PASSAGE PROVIDED
■ ■ ■ ■ ■

Single by Himeka
- A-side: "Where I Belong"
- B-side: "Echoes", "Kami to Akuma to Tenshi to Watashi"
- Released: October 24, 2012
- Recorded: 2012
- Genre: J-pop
- Label: Sony Music Japan International

Himeka singles chronology
| "Mirai e..." (2010) | "Where I Belong" (2012) |  |

= Where I Belong (Himeka song) =

"Where I Belong" is the fourth Japanese single by French-Canadian singer Himeka and the first single released under her new label Mages. The single was scheduled to be released on October 24, 2012. "Where I Belong" is the ending theme song for the TV program (オードリーの神アプリ＠新世紀―ＵＰ　ＤＡＴＥ―, Audrey no Kami Appli Shin-seiki Up Date).

■ ■ ■ ■ ■

Saved data entries
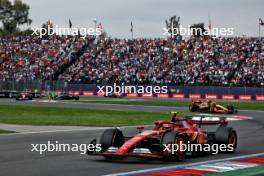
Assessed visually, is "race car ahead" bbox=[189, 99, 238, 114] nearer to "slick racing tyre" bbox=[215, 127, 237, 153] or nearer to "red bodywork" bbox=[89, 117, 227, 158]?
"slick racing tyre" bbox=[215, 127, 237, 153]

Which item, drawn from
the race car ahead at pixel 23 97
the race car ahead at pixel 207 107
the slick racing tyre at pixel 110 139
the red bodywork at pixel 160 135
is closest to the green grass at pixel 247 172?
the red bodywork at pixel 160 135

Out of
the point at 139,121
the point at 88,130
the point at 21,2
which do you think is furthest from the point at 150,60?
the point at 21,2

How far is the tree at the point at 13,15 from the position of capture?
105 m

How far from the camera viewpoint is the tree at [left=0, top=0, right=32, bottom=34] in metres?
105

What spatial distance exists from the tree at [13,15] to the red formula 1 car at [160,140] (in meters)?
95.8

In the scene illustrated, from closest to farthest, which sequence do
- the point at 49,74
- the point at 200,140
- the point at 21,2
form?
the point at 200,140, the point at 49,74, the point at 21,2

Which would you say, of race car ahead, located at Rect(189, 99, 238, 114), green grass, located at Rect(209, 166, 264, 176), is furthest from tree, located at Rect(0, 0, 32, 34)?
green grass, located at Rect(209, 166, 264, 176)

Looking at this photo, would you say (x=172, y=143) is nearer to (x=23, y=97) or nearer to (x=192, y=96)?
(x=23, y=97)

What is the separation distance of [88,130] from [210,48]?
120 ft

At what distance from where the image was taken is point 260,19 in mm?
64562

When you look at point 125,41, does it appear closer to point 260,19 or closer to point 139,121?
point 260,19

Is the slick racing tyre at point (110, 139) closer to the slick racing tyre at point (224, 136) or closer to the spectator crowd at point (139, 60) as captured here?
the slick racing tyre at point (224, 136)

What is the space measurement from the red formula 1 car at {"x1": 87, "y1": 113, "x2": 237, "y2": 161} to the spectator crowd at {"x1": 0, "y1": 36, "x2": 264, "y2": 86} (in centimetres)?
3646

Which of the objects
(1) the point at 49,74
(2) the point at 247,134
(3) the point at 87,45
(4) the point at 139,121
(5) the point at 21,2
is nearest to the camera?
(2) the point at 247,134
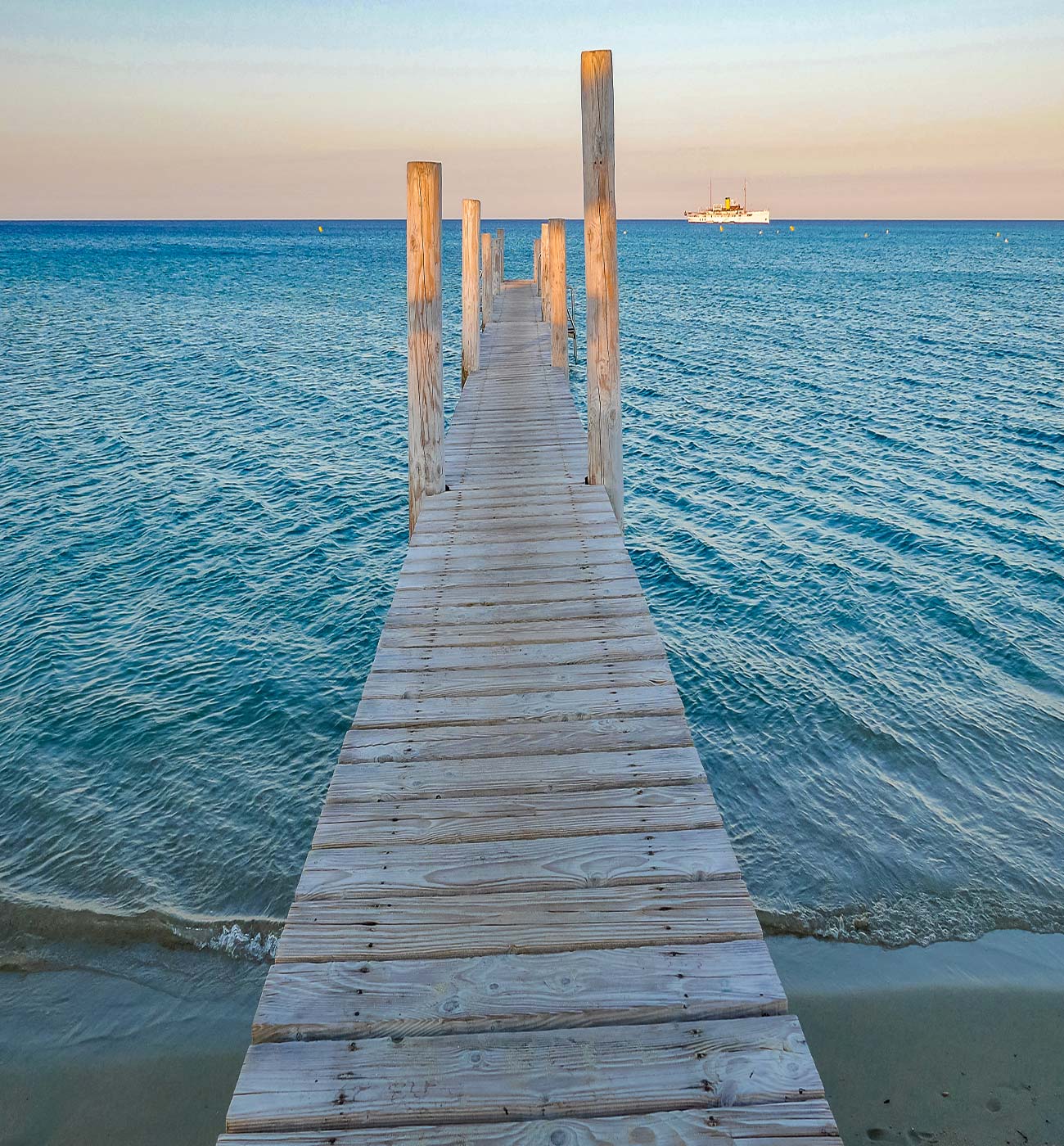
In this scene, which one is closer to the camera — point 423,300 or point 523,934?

■ ■ ■ ■ ■

PROMPT
Reproduce the part of the passage on Himeka's single "Where I Belong" that begins at the words "Himeka singles chronology" and stops after the words "Shin-seiki Up Date).".

THE REPLY
Himeka singles chronology
| "Mirai e..." (2010) | "Where I Belong" (2012) |  |

= Where I Belong (Himeka song) =

"Where I Belong" is the fourth Japanese single by French-Canadian singer Himeka and the first single released under her new label Mages. The single was scheduled to be released on October 24, 2012. "Where I Belong" is the ending theme song for the TV program (オードリーの神アプリ＠新世紀―ＵＰ　ＤＡＴＥ―, Audrey no Kami Appli Shin-seiki Up Date).